SCOTLAND rugby internationalist Ruaridh Jackson begins his long road to recovery from injury today following a successful operation on his left knee.
The 26-year-old stand-off, who has won 23 caps for his country, moved to Aviva Premiership side Wasps from Glasgow Warriors over the summer.
Things down south started off really well for Jackson, who quickly got to grips with his new surroundings and a new squad and played his part in the pre-season matches and then the league opener against Saracens at Twickenham.
Then, the following week against Northampton Saints at Adams Park in his home debut, disaster struck.
He had come off the bench to replace Andy Goode and everything was going well until, while his side were defending, he tried to quickly change direction and felt his knee give way.
He recounts: “There was nobody really near me and it was a bit of a freak incident. I just fell to the ground and felt something pop in my knee and as soon as it happened I thought it was something pretty serious.

_YOUR TASKS_
1: Retype the stretch of the article on Ruaridh Jackson's knee injury from "SCOTLAND rugby internationalist" through "knee give way.".
2: In the article on Ruaridh Jackson's knee injury, which team was Wasps playing when Jackson was hurt?
None of the rows is needed for this work.

_EXCERPTED DATA_
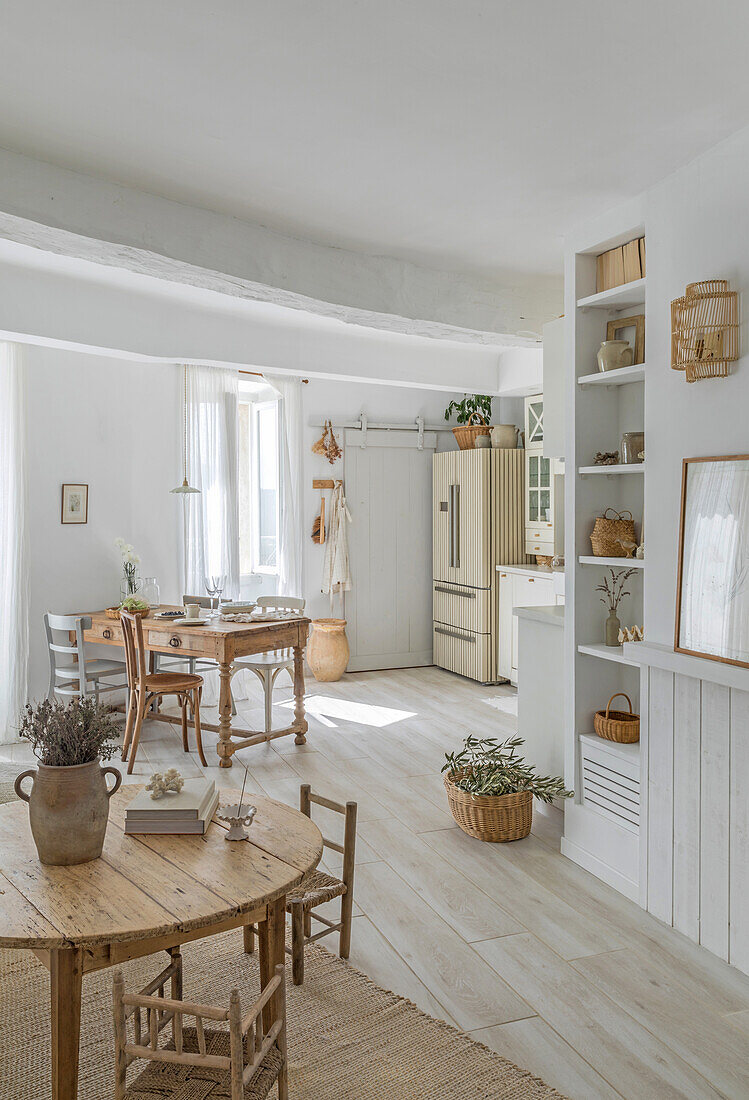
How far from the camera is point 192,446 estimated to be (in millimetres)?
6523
...
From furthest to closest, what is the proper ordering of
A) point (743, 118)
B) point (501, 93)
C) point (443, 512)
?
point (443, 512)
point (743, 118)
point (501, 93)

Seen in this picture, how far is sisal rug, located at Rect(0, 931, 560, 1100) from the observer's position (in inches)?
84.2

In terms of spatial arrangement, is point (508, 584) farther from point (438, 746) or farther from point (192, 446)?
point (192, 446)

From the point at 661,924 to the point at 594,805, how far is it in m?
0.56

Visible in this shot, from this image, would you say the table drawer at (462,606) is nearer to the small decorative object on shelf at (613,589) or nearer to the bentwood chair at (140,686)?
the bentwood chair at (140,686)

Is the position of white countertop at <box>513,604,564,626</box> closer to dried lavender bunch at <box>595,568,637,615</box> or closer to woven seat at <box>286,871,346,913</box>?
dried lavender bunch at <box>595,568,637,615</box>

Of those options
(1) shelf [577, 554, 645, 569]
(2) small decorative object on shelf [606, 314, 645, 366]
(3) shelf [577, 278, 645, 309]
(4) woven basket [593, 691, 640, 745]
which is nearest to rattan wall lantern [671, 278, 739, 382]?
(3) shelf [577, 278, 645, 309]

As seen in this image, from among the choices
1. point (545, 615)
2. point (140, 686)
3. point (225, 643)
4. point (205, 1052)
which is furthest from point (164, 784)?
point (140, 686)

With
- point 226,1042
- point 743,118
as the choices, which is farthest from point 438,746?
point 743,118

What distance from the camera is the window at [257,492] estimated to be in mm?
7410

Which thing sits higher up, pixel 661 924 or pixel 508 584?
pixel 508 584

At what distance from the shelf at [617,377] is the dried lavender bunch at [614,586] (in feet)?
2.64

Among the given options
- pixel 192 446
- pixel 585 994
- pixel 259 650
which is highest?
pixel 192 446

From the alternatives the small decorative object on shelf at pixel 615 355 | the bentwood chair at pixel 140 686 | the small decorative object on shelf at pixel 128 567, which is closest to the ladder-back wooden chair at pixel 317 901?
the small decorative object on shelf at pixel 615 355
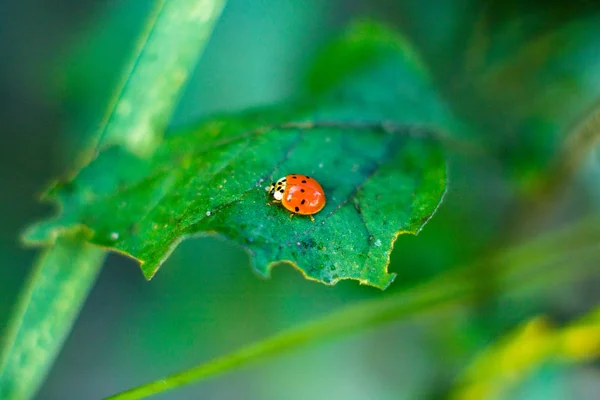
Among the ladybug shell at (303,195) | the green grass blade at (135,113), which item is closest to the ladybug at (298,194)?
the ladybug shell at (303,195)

_ANSWERS IN ORDER_
1:
SCOTLAND rugby internationalist Ruaridh Jackson begins his long road to recovery from injury today following a successful operation on his left knee.
The 26-year-old stand-off, who has won 23 caps for his country, moved to Aviva Premiership side Wasps from Glasgow Warriors over the summer.
Things down south started off really well for Jackson, who quickly got to grips with his new surroundings and a new squad and played his part in the pre-season matches and then the league opener against Saracens at Twickenham.
Then, the following week against Northampton Saints at Adams Park in his home debut, disaster struck.
He had come off the bench to replace Andy Goode and everything was going well until, while his side were defending, he tried to quickly change direction and felt his knee give way.

2: Northampton Saints